SELECTION:
- - -
That’s it. I quit my job. And I do not even have another job in the pipeline. In August I am unemployed and I don’t care. You might call me courageous, you might call me rebellious or you might call me extremely stupid. Either way it does not interest me.
I believe, we only have this limited time on earth where we don’t know if we die tomorrow or live for another 50, 60 years. Why spending this valuable time on earth with a job I hate? Why spending my time on earth moaning every day about my job? Counting the days every month until another month is in my LinkedIn profile? I won’t put all of my energy, my pride and life into a job I hate. Life must matter, beyond all the working and our doings. I cannot die before I haven’t lived my life the way I want to. Before I haven’t taken any chances. Before I haven’t seen the world and enjoyed working for the first time. I don’t expect a job to fulfill me. I expect a job where I like going to work, where I like getting up in the morning without being annoyed and stressed out.
- - -
SET PROBLEM 1:
Please say how many lines of the records below contain the string "list", treating case as significant, and give only that number.

Dataset records:
- - -
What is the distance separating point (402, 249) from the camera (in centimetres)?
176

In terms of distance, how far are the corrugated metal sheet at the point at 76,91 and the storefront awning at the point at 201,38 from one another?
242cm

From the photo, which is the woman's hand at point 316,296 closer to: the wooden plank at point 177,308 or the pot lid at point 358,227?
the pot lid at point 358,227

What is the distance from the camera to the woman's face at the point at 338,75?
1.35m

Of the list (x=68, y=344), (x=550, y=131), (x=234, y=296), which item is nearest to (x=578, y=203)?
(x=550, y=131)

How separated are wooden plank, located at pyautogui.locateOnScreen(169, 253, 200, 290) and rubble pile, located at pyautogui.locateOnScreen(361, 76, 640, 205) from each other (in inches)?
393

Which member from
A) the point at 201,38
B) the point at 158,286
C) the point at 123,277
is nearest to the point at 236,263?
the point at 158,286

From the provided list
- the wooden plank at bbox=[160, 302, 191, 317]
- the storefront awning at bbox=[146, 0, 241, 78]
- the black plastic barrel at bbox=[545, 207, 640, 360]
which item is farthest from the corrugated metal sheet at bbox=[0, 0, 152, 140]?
- - -
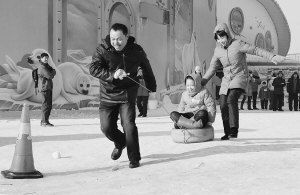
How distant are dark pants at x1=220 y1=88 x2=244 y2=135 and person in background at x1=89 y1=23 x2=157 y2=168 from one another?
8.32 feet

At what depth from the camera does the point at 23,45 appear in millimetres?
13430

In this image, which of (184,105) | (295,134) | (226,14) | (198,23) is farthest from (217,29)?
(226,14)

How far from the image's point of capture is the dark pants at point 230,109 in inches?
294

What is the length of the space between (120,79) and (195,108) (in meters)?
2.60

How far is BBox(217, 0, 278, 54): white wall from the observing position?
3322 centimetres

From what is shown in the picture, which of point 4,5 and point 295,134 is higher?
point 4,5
- - -
SET PROBLEM 2:
Answer these questions about the post on quitting a job:
(a) In which month will the writer be unemployed?
(b) How many more years does the writer say we might live?
(c) Which online profile does the writer mention when counting the months?

EXERCISE OUTPUT 1:
2

EXERCISE OUTPUT 2:
(a) August
(b) Another 50, 60 years
(c) LinkedIn